Ajok returned to Sudan as an internally displaced person. For three months, he and other children lived off berries, eventually trading what little clothes and supplies they had for food.

Then, in order to get to a refugee camp with real food and water, they walked further south in Sudan, single file, walking only at night and leaving the sick and injured behind. During the journey, Ajok caught malaria and had to be carried by his two colleagues. Eventually, they reached a refugee camp in Kenya, where he stayed for eight years.

At this camp, Ajok began his education and his eagerness for learning. Though lessons were given in charcoal on pieces of cardboard and the children only had the ground to practice, Ajok said he became very driven about practicing his English.

In 2000, Ajok was among the refugees who were brought to the U.S. to escape life as a refugee. He described coming to America as a “culture shock,” only having a small idea of what America was like based off of a viewing of Charlie’s Angels in the Kenyan refugee camp.

“The first night I spent in America was in a hotel in New York City,” Ajok said. “I left my shoes on while I was sleeping, because I was so used to always running.”

Having refused to be placed in a foster home, Ajok was placed in a home in Philadelphia along with a relative of his mother.

“I thought I was going to another refugee camp,” Ajok said, before discovering the lack of violence in his new home.

“People walk past each other on the street without bothering each other,” Ajok said. “Whether you are Republican or Democrat, in America you can still get along. We never shoot each other from left to right over political differences.”

After studying hard and receiving support from a local church, Ajok was able to excel in school and graduate from high school as well as Temple University, where he transferred to after spending a year at Penn State.

In 2007, Ajok finally reunited with his mother in Uganda, where she lives as a refugee.

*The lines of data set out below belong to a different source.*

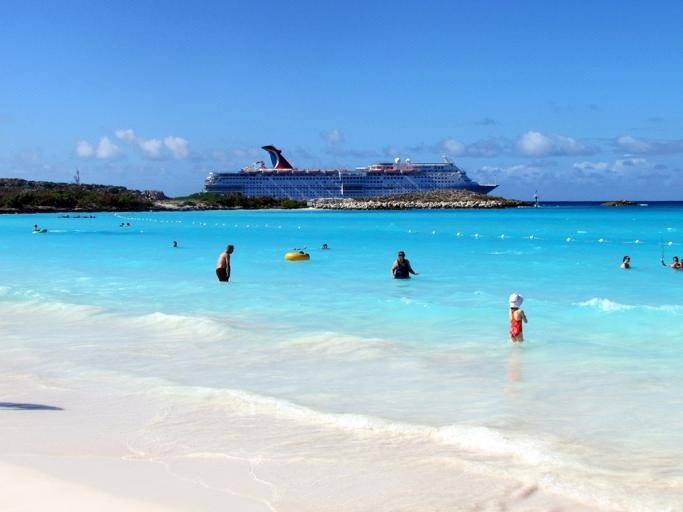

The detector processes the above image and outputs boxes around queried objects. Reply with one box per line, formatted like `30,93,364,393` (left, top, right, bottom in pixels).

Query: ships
202,145,500,202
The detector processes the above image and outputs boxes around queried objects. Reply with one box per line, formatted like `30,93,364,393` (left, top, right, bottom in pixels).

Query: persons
34,225,39,231
621,256,630,268
172,241,177,247
215,244,234,281
509,294,528,343
671,256,683,268
323,244,328,249
391,251,420,279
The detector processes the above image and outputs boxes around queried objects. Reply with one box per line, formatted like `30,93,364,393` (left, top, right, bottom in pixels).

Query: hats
509,294,523,307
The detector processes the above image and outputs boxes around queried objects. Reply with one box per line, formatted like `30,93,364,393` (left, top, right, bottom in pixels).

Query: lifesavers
285,254,309,260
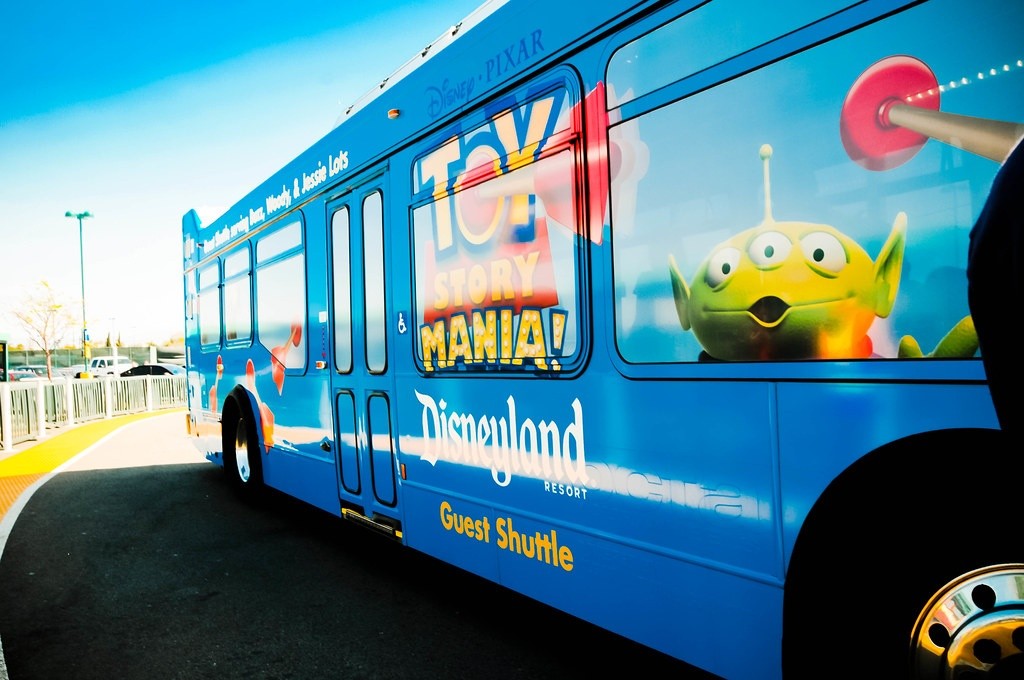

“I view America as my first home and Sudan as my second home,” Ajok said. “America gave me the opportunity that my country did not give me. With my American passport, I can travel anywhere. I want to be an advocate for Sudan’s cause. For a society to move forward, it involves community, civil society and government.”

At Cornell, Ajok has given presentations on margin markets in developing countries, as well as talks at local high schools. He believes that for children growing up in a developed country like the U.S., the curriculum should expose students to the humanitarian crises across the world and incorporate the United Nations’ Millenium development goals into teaching. He said he thinks that on all levels, from academic down to the family level, students should be made aware of inequity in the world.

“Parents should play a great role to give children a different perspective so that they grow up with enthusiasm not about their own problems, but children in developing countries,” Ajok said. “A lot of kids have dreams, but they don’t have opportunities. Don’t take things for granted.”